So, upon acquiring my new hovercraft I set out in search of the elusive HEWO.


What the turtle project ignoramuses didn’t inform me of was that hovercrafts are not very useful in environments with trees! Are You Freaking Kidding Me!? How did they not know that! So, needless to say, I spent much of the day bouncing off of trees like a friggin’ pinball and began to bleed from my ears because the stupid craft was louder than a turbo jet. And, more importantly, I never even detected a HEWO! Eventually, I found a new helmet with built in hearing protectors and was able to find my way back out of the woods, but the hovercraft suffered some damage in the process. Because I was bouncing around and ended up going backwards through a portion of unfamiliar habitat, I ended up driving the hovercraft over a cliff and landed in the tops of some trees.

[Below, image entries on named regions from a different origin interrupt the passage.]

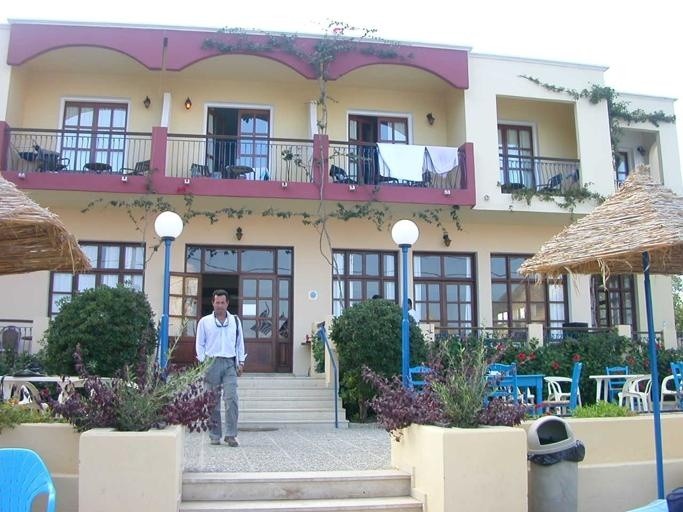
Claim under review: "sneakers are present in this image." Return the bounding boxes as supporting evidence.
[224,436,238,446]
[211,439,220,445]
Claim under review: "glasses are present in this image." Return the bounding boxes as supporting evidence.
[215,317,229,327]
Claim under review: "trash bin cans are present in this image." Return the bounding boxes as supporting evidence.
[526,415,578,512]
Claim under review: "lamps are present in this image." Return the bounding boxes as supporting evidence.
[426,112,436,125]
[184,96,193,112]
[143,95,152,109]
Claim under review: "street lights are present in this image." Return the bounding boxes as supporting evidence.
[391,218,421,387]
[154,210,184,370]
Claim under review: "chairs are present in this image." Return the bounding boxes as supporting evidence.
[0,325,20,367]
[190,164,213,179]
[119,160,150,176]
[0,448,57,512]
[0,376,139,419]
[38,149,70,172]
[480,361,682,418]
[407,363,436,394]
[329,165,357,184]
[533,173,562,193]
[405,170,432,187]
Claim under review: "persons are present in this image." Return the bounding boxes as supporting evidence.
[193,289,245,449]
[406,298,419,323]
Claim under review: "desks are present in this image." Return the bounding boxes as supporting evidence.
[82,163,112,174]
[500,183,525,194]
[380,176,400,185]
[225,165,256,180]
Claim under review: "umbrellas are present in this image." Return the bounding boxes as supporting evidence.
[518,163,683,498]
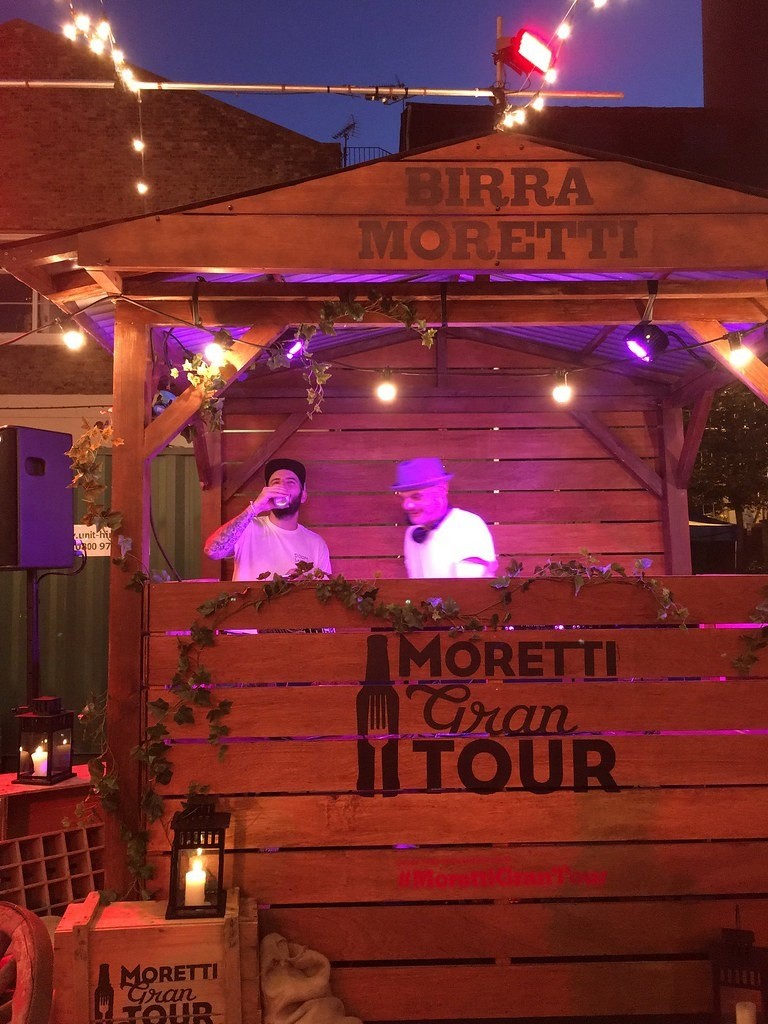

I suffered a severe laceration to my smallest toe that required a dollop of Neosporin and a large bandaid. Unfortunately, My equipment borrowing protocol does not discuss how to remove a hovercraft from the canopy. It does, however, explicitly say that all borrowed equipment should be returned in worse condition than it was in when it was borrowed. This is suggested in my protocol because if the equipment is returned in equal or better condition, then this would indicate that said equipment was not used as it should have been. I borrow equipment with the understanding that it is worthless and it has served its purpose only when it’s broken or damaged, thereby indicating it was used. Bascially, the sea turtle crew didn’t understand my genius protocol and seemed unhappy with the location and condition of their hovercraft. They tried to explain to me that I needed to get the hovercraft out of the tree because I borrowed it. But I told them that because I was done using it and no longer needed its services that it was their responsibility to purchase a helicopter to remove it from the treetops. Are You Freaking Kidding Me?!? How do they not understand that the loss of their crappy hovercraft is but a small price to pay to have me save the world?